What you will do:
Copy out the data word for word, without any of its pictures.

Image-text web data
--- --- ---

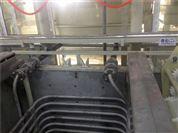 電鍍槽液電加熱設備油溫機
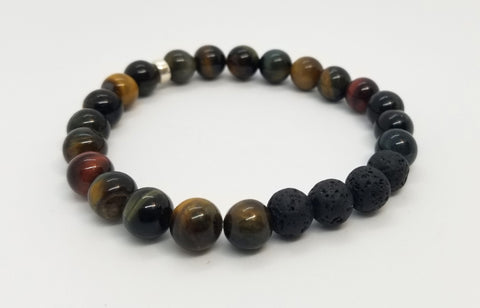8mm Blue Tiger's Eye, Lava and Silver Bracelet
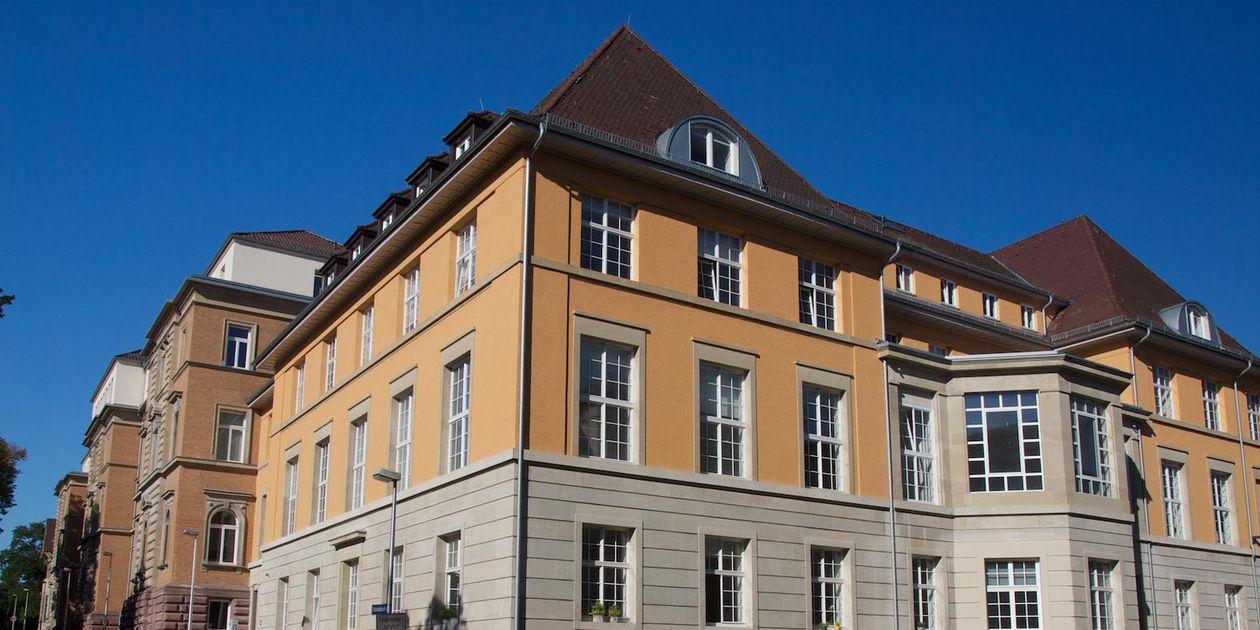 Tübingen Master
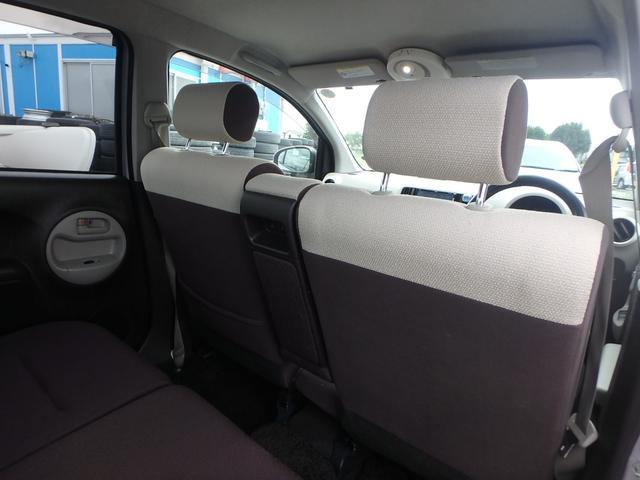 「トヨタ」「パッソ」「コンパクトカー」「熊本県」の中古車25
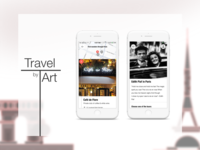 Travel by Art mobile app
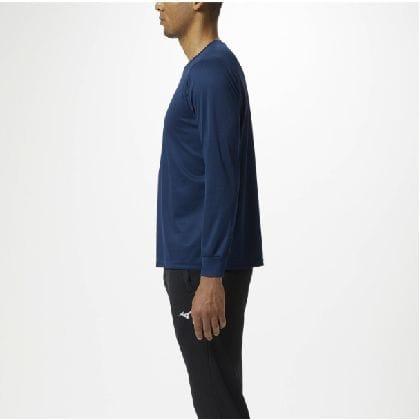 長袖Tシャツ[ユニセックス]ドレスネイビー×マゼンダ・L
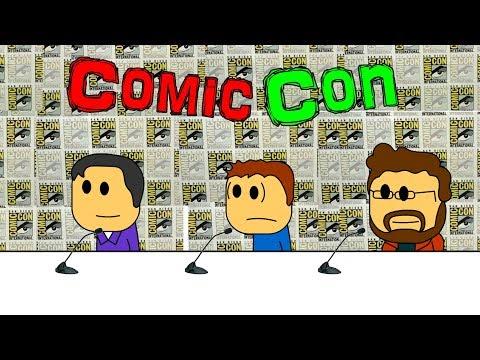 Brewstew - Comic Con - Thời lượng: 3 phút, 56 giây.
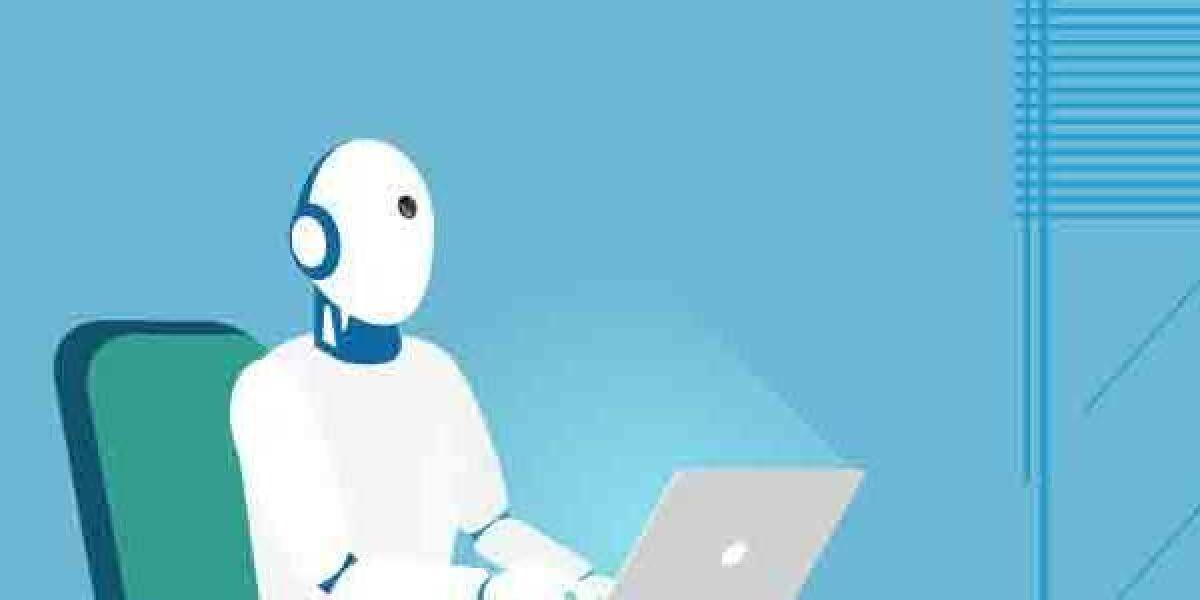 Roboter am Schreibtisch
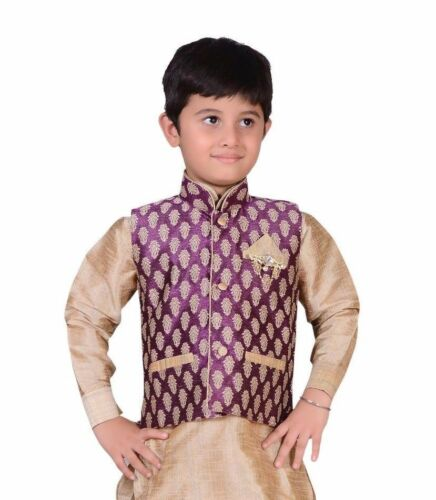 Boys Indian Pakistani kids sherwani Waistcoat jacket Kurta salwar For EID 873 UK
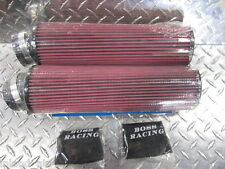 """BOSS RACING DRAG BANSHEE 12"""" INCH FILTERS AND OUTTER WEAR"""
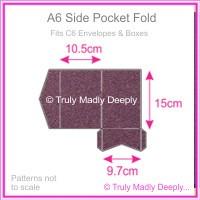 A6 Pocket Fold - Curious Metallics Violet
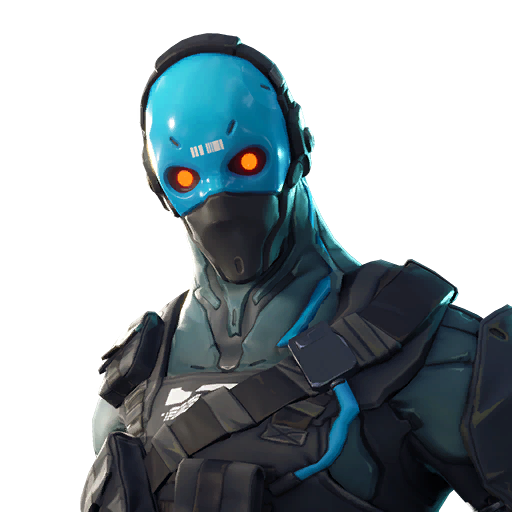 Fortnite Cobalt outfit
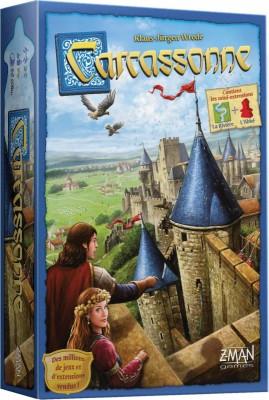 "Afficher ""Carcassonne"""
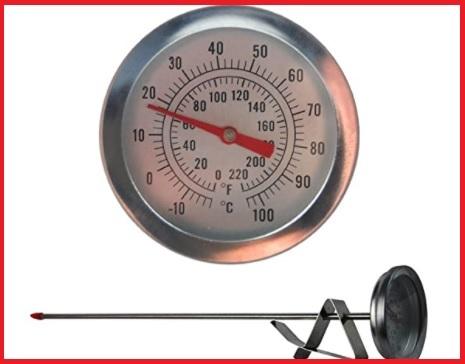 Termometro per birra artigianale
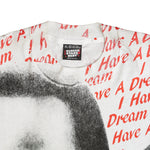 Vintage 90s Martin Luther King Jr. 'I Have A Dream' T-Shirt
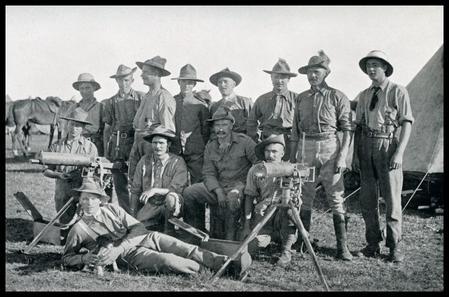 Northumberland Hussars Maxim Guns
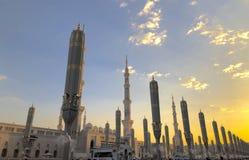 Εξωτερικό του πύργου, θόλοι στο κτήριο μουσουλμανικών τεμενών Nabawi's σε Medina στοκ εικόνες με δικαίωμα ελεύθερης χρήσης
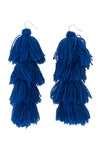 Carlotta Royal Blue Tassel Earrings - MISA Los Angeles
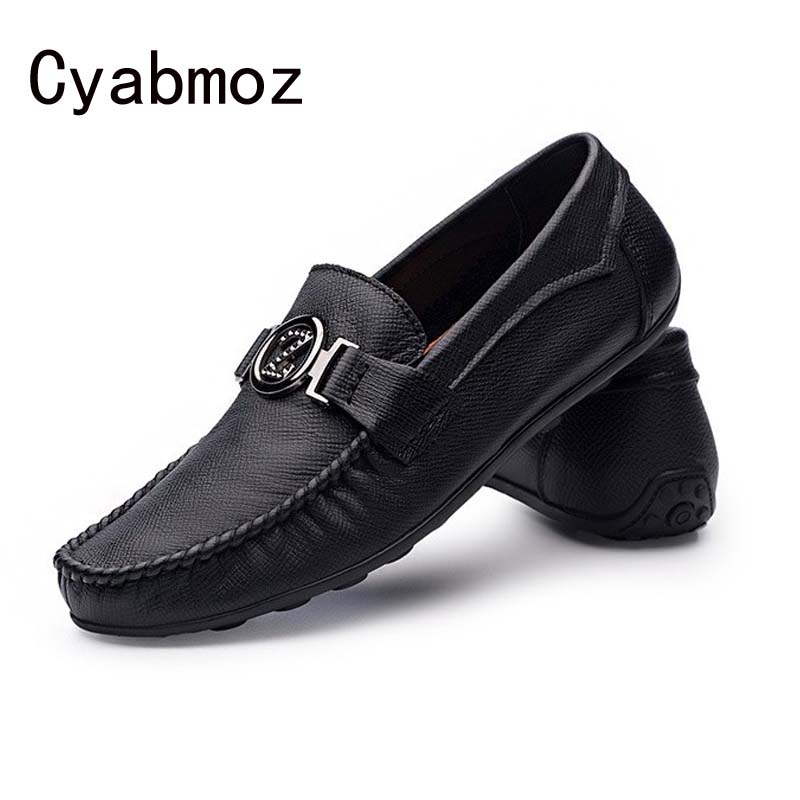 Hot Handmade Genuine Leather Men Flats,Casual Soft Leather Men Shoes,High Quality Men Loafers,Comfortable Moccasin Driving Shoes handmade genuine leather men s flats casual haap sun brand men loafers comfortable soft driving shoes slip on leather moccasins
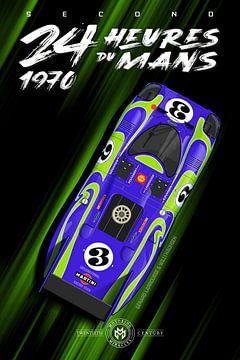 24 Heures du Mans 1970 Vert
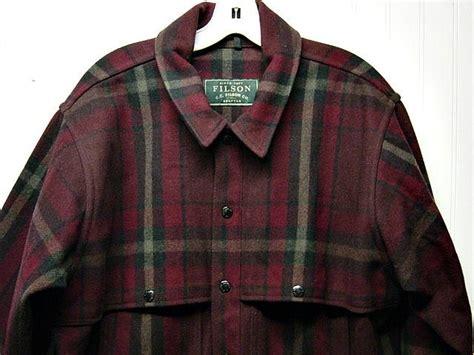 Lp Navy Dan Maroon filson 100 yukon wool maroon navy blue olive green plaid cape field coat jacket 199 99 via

--- --- ---

Solution to this problem:
 電鍍槽液電加熱設備油溫機
8mm Blue Tiger's Eye, Lava and Silver Bracelet
 Tübingen Master
 「トヨタ」「パッソ」「コンパクトカー」「熊本県」の中古車25
 Travel by Art mobile app
 長袖Tシャツ[ユニセックス]ドレスネイビー×マゼンダ・L
 Brewstew - Comic Con - Thời lượng: 3 phút, 56 giây.
 Roboter am Schreibtisch
 Boys Indian Pakistani kids sherwani Waistcoat jacket Kurta salwar For EID 873 UK
 """BOSS RACING DRAG BANSHEE 12"""" INCH FILTERS AND OUTTER WEAR"""
 A6 Pocket Fold - Curious Metallics Violet
 Fortnite Cobalt outfit
 "Afficher ""Carcassonne"""
 Termometro per birra artigianale
 Vintage 90s Martin Luther King Jr. 'I Have A Dream' T-Shirt
 Northumberland Hussars Maxim Guns
 Εξωτερικό του πύργου, θόλοι στο κτήριο μουσουλμανικών τεμενών Nabawi's σε Medina στοκ εικόνες με δικαίωμα ελεύθερης χρήσης
 Carlotta Royal Blue Tassel Earrings - MISA Los Angeles
 Hot Handmade Genuine Leather Men Flats,Casual Soft Leather Men Shoes,High Quality Men Loafers,Comfortable Moccasin Driving Shoes handmade genuine leather men s flats casual haap sun brand men loafers comfortable soft driving shoes slip on leather moccasins
 24 Heures du Mans 1970 Vert
 Lp Navy Dan Maroon filson 100 yukon wool maroon navy blue olive green plaid cape field coat jacket 199 99 via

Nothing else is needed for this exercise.